Podemos probar a contestar esa pregunta: ¿por qué no nos contentamos los humanos con simplemente vivir la unidad de toda la vida en vez de coleccionar cadáveres como tristes testimonios de nuestra incapacidad de conectar ella?


El caso de los animales disecados es un ejemplo extremo, pero la misma “desconexión” puede explicar por qué maltratamos a mascotas o hacemos bonsais –dos ejemplos de violencia humana más o menos sutil contra las condiciones naturales que sustentan a algunos organismos vivos de este planeta.


Desde la perspectiva del Dharma, la respuesta es clara: porque nos hemos acostumbrado a acumular cosas para mitigar nuestra sensación de inseguridad y sinsentido vital, estamos poseídos por la inercia del menor esfuerzo, y además nos sentimos con derecho a despreciar y violar la naturaleza y desarrollo natural de todo lo que no encaje con nuestras estrechas miras y proyectos. ¿O es que no somos los amos y señores de la creación?


El resultado es que, estando como estamos, “simplemente” vivir esa experiencia de unidad no parece nada simple... pero nada en absoluto. Así que nos echamos otra vez en brazos de nuestros hábitos malsanos, con mala conciencia quizá, pero sin una idea clara de cuáles pueden ser las alternativas.


En el fondo, ¿no es esa añorada cercanía a la vida natural lo que explica la costumbre humana de domesticar a ciertos seres vivos para que nos hagan compañía? ¿Estamos seguros de que, al hacerlo, estamos respetando de verdad la naturaleza del animal o de la planta en cuestión? Lo contrario equivaldría a tomar rehenes de la naturaleza para satisfacer carencias propias, cuando mejor podríamos resolver esa carencia yendo a sus causas, en vez de coleccionando sucedáneos paliativos.


Lo asombroso de verdad es que, a pesar de todas las tropelías que hemos cometido y seguimos cometiendo contra ella, la naturaleza sigue ofreciéndonos sus puertas abiertas. Sólo hace falta tener la suficiente humildad para reconocer las raíces comunes que nos unen con toda la vida del planeta.
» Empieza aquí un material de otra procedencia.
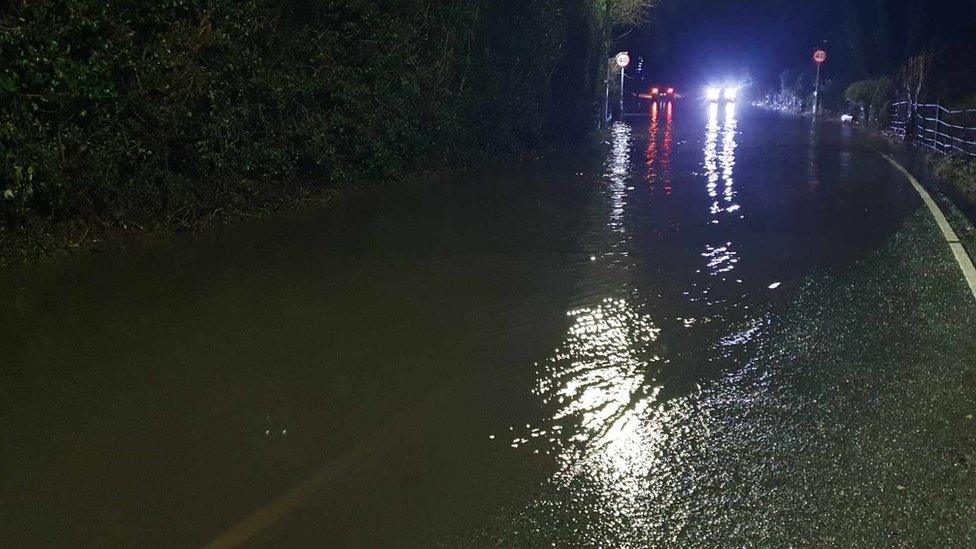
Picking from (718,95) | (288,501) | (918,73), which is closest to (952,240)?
(288,501)

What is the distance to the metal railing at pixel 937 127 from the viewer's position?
826 inches

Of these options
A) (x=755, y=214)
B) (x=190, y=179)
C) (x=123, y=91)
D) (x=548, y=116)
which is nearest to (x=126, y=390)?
(x=123, y=91)

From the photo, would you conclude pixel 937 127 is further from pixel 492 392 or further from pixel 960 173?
pixel 492 392

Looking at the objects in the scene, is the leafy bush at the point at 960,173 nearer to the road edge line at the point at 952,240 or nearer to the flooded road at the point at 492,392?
the road edge line at the point at 952,240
Nuestro potencial es entrar en comunión con ella, atravesando su desconcertante revoltijo de supervivencia y muerte, creación y destrucción, aparente crueldad, indiferencia y falta de sentido, para sentir su fuerza pura de modo que nos transforme en custodios y guardianes de toda la vida, sean cuales sean sus formas.


PD: Sé que esta entrada me ha salido muy cognitiva, pero la envío de todas formas como muestra de las dificultades que estoy teniendo para encontrarle el punto a las prácticas de Shén.


A veces tengo la impresión de que este blog es como una herida purulenta: al abrirla, primero sale el pus cognitivo, pero mi esperanza es que la sangre de las experiencias no cognitivas que vaya saliendo luego lave la herida y favorezca la curación correcta.